[ASSIGNED TASK]
Beginning with the line that contains "kingdom: Animalia", transcribe every line down to the end of the entries, exactly, and no other lines.

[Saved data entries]
* * *
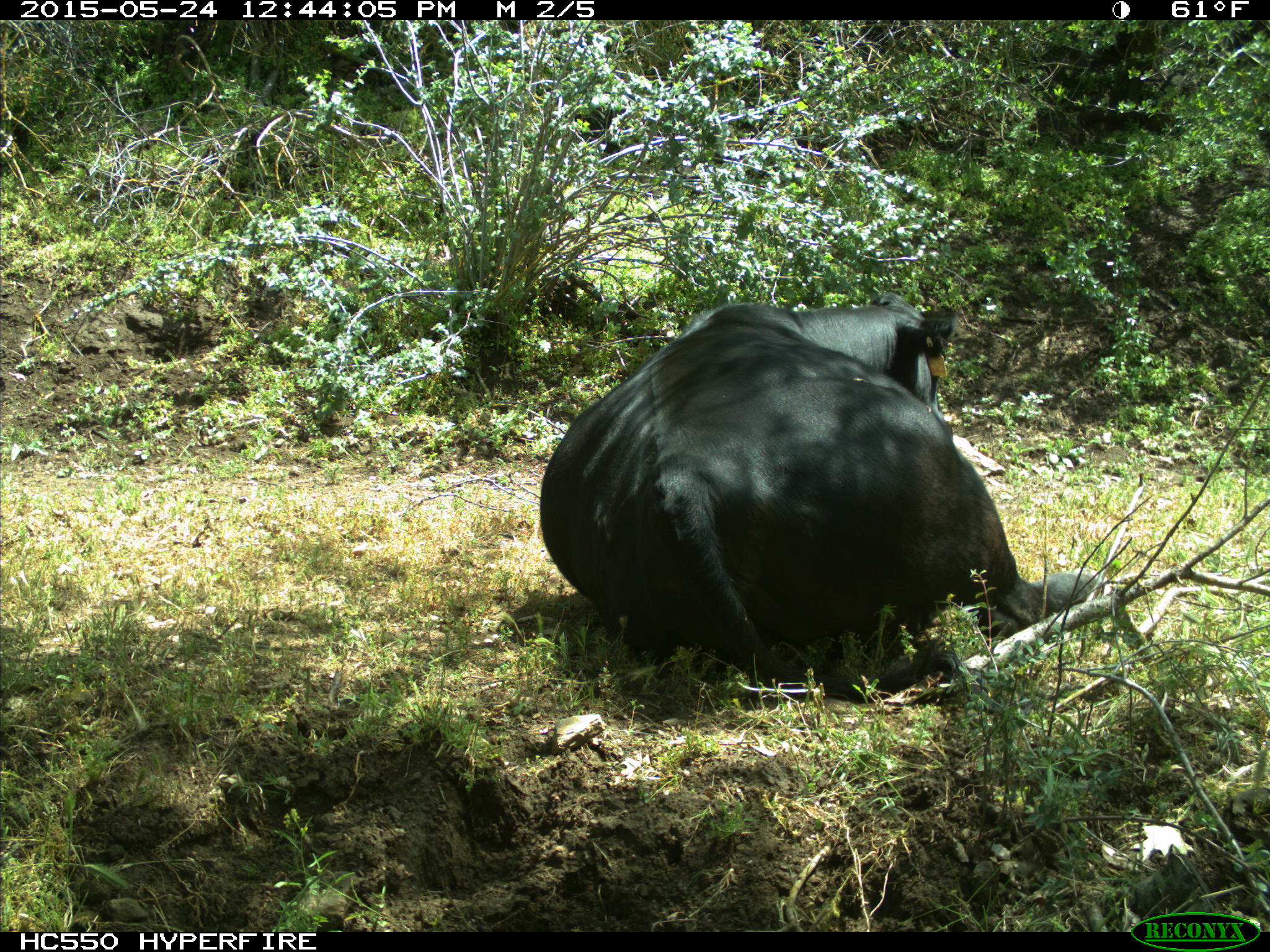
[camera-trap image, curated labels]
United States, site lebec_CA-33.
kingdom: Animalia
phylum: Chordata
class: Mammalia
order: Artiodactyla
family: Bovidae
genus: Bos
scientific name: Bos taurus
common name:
* * *
[ANSWER BOX]
kingdom: Animalia
phylum: Chordata
class: Mammalia
order: Artiodactyla
family: Bovidae
genus: Bos
scientific name: Bos taurus
common name:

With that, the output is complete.